Material for this task:

-- BEGIN --

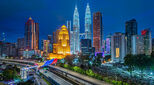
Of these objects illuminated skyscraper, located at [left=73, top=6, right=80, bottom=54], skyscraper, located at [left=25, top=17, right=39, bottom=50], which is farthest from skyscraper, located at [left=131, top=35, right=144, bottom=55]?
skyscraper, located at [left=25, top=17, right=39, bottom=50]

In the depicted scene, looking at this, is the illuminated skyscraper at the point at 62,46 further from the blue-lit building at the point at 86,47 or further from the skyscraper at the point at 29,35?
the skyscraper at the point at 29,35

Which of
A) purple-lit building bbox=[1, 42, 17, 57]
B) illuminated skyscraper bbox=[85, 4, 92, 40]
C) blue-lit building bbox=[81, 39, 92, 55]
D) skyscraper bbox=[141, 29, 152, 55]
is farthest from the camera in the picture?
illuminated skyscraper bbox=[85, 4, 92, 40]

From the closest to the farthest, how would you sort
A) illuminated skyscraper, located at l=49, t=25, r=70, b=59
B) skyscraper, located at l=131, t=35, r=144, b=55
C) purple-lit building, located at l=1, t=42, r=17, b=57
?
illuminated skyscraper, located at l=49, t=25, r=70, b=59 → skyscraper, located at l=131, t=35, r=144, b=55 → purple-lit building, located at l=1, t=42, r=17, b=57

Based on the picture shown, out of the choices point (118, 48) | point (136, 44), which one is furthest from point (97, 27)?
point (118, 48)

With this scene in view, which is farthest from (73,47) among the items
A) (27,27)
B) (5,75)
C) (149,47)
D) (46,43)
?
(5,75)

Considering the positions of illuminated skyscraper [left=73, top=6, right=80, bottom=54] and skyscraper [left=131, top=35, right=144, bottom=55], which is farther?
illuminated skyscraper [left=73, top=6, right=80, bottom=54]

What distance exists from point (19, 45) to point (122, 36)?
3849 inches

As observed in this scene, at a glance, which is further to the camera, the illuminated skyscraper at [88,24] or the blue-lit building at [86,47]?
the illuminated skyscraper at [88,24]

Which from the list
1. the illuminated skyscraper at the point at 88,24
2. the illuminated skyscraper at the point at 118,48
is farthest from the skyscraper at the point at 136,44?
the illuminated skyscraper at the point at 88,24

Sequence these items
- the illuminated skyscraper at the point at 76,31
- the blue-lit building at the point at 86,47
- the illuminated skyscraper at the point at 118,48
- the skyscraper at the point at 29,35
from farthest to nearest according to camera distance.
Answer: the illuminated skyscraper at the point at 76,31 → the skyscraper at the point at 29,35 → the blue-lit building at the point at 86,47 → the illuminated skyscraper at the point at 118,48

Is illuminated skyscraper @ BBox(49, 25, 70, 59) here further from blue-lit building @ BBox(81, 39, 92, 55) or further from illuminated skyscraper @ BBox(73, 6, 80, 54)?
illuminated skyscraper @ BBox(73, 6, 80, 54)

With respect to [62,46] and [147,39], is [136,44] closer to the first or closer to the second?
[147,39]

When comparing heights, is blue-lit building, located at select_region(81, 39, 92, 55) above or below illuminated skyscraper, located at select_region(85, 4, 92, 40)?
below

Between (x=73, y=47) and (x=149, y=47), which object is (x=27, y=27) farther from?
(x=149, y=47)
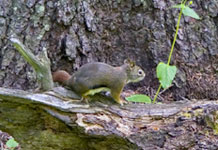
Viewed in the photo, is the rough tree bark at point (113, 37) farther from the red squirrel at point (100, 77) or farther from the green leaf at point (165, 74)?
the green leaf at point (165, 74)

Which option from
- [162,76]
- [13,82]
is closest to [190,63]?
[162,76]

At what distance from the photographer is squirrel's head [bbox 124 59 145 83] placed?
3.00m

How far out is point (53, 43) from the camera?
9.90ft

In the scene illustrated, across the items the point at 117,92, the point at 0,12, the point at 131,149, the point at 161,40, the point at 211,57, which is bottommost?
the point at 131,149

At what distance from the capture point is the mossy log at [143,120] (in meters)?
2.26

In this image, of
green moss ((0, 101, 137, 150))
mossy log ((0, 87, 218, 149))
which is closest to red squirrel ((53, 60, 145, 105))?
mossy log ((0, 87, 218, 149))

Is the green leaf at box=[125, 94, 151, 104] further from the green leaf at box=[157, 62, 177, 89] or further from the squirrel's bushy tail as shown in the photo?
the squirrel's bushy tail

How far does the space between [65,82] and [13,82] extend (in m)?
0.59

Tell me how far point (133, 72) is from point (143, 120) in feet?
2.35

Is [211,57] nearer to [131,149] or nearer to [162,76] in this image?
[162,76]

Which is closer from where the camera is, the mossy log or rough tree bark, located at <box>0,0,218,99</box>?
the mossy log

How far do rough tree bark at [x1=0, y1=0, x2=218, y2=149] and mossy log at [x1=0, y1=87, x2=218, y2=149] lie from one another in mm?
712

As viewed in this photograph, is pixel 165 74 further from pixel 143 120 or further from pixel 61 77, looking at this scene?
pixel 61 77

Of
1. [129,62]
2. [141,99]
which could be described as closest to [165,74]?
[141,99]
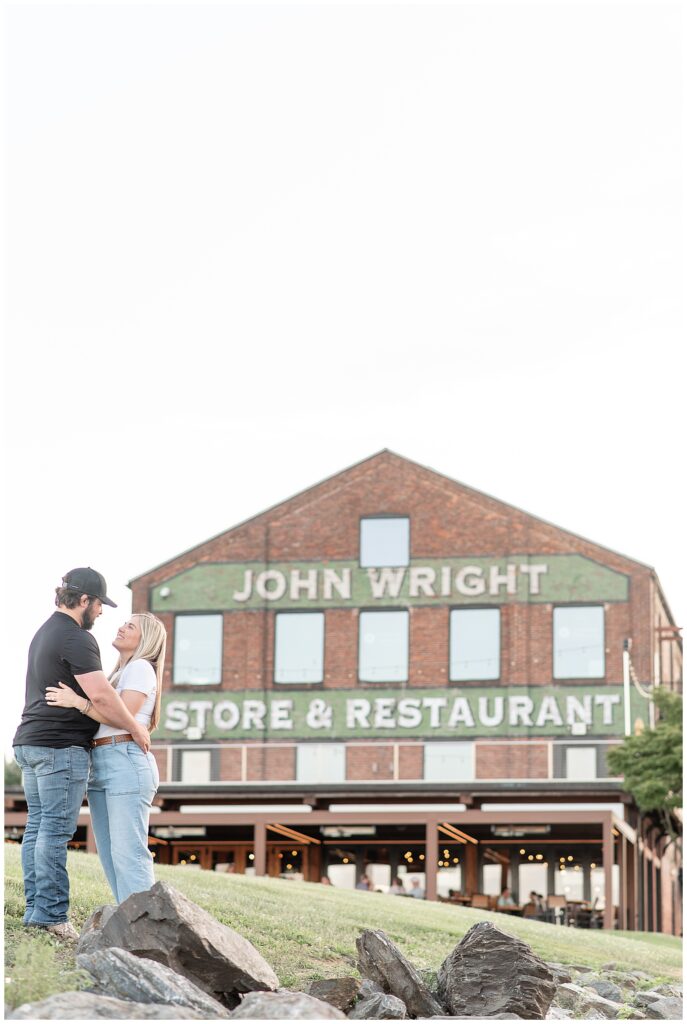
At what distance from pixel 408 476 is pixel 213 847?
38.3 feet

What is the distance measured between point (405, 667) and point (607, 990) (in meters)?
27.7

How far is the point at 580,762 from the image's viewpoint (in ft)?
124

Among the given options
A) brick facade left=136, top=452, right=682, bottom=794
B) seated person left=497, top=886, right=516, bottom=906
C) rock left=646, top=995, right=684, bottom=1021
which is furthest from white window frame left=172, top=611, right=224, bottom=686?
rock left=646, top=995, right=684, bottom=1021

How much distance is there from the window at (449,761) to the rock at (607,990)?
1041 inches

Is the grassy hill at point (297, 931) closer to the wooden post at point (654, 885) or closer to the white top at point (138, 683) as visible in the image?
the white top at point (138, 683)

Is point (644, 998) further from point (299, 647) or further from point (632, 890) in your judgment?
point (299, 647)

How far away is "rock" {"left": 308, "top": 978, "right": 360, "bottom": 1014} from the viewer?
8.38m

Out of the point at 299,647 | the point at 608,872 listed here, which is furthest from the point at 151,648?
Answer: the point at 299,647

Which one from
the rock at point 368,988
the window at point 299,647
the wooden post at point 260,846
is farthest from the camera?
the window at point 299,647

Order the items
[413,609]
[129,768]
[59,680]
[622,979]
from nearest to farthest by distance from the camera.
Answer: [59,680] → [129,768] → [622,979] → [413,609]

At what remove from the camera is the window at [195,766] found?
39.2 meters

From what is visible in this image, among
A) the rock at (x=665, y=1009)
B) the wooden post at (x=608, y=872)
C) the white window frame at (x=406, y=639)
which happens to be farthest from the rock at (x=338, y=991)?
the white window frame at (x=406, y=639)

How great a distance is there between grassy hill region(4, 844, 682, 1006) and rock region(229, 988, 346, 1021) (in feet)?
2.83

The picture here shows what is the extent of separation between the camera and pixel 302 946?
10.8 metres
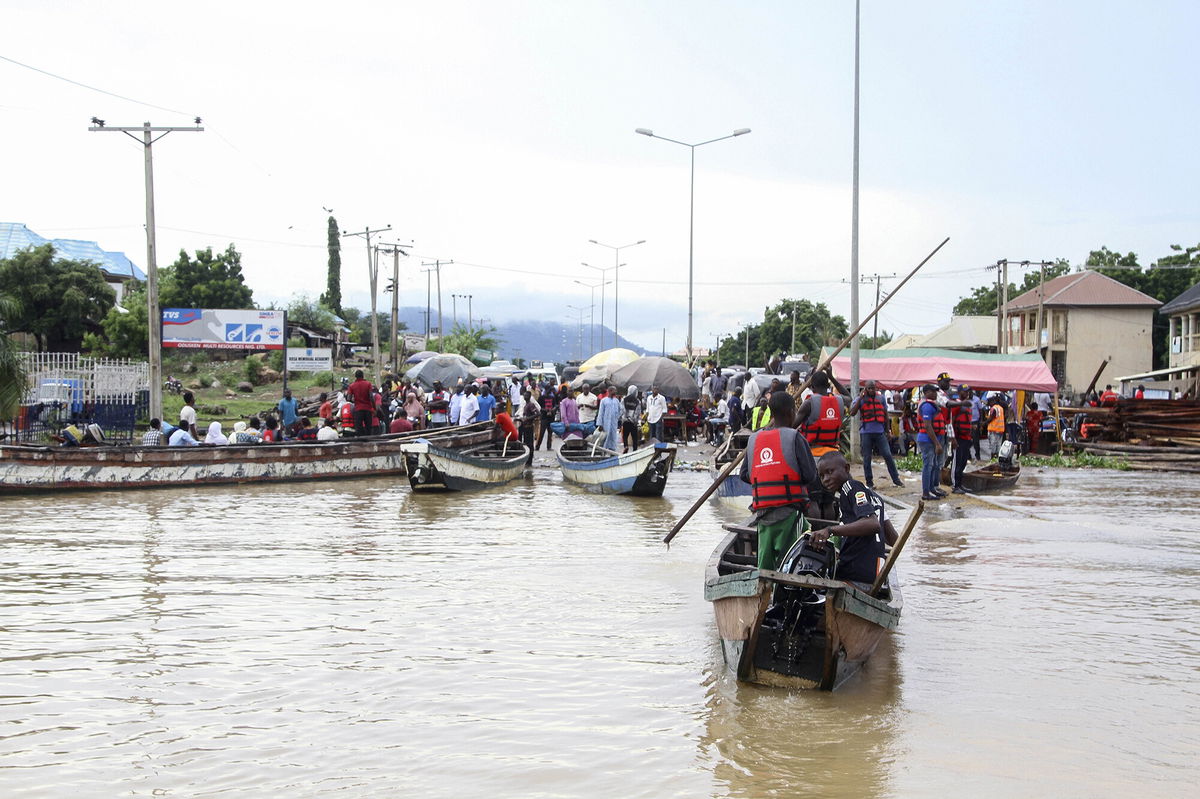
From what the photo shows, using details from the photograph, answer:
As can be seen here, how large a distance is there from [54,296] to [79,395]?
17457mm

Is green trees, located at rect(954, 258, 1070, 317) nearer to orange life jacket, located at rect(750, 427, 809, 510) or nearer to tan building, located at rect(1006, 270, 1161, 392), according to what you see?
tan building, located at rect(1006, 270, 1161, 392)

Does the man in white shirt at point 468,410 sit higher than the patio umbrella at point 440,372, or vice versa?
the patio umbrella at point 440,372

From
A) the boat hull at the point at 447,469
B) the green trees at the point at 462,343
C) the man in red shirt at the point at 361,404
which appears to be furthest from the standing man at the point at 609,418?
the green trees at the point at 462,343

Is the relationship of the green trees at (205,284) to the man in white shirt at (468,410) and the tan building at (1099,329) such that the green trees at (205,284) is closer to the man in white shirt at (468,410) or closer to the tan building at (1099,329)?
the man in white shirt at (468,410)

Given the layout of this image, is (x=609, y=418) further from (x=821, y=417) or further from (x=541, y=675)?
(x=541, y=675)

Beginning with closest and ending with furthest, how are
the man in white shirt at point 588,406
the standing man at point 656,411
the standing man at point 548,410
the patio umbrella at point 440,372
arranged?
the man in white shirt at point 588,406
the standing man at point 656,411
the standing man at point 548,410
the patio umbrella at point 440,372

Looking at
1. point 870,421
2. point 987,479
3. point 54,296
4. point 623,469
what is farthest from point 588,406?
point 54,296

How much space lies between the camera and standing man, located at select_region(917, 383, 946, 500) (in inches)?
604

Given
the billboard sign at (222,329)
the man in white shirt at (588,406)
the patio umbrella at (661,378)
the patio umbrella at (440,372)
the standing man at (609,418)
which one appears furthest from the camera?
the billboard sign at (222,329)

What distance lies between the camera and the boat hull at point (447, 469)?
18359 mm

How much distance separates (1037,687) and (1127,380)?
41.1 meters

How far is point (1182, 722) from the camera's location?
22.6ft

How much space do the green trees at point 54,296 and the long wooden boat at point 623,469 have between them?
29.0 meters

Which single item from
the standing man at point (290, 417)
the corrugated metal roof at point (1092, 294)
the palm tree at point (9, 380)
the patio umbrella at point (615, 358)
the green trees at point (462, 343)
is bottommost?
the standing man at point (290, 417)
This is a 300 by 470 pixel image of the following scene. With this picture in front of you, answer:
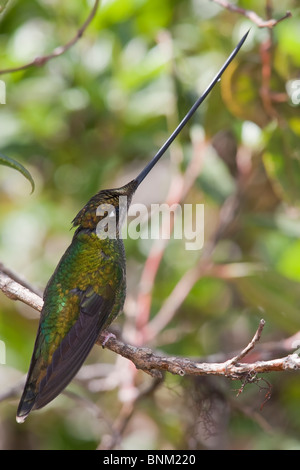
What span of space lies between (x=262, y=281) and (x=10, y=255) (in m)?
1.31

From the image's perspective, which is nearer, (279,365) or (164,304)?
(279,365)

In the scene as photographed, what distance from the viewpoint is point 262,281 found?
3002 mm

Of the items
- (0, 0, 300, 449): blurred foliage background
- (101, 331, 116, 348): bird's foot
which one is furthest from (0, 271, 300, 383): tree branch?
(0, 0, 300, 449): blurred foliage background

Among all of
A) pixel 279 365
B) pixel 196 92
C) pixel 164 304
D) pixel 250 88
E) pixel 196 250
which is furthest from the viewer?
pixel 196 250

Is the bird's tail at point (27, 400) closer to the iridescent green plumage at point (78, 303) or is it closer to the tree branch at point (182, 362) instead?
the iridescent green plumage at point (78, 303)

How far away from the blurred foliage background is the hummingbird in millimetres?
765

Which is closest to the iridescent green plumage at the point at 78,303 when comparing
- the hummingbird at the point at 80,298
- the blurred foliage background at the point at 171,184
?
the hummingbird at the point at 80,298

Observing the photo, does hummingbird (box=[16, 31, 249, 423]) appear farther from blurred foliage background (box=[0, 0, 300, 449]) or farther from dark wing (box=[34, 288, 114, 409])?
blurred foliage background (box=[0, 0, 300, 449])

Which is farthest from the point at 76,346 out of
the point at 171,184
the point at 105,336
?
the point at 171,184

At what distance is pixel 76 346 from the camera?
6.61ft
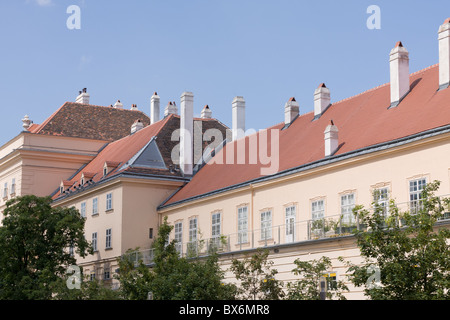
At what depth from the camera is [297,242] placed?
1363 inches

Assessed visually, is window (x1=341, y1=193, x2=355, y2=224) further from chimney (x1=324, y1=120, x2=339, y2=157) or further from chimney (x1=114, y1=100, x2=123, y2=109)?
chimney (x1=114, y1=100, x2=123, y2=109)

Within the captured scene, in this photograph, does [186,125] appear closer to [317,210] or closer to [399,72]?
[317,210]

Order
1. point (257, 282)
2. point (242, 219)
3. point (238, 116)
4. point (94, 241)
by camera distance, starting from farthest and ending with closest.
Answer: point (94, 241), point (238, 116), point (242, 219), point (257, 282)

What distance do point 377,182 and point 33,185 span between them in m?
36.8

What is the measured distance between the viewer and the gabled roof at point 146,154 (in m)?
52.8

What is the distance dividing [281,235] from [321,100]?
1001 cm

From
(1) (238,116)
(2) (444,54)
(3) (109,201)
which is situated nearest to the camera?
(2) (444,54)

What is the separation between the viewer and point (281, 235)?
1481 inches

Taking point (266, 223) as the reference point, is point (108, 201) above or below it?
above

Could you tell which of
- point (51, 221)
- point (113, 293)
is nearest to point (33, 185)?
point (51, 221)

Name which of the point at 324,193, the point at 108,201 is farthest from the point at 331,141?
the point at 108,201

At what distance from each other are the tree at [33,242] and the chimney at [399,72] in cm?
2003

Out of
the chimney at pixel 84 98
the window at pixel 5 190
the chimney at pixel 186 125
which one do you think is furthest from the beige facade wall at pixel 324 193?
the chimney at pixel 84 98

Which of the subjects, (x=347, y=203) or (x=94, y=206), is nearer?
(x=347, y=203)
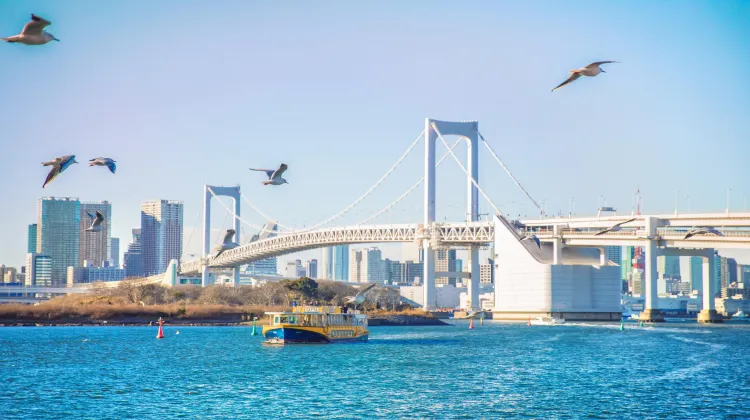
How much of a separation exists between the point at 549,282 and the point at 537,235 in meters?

-- END --

Given instruction: Set down the rows word for word, starting at the line that contains "Which is farthest from the" and stopping after the line that contains "1363 inches". Leave the pictures out of your answer.

Response to the exercise:
Which is farthest from the point at 76,346 out of
the point at 171,184
the point at 105,336
?
the point at 171,184

At what distance is pixel 76 346 from the camera?
6.61ft
At what depth from the camera is [297,242] placed?
1363 inches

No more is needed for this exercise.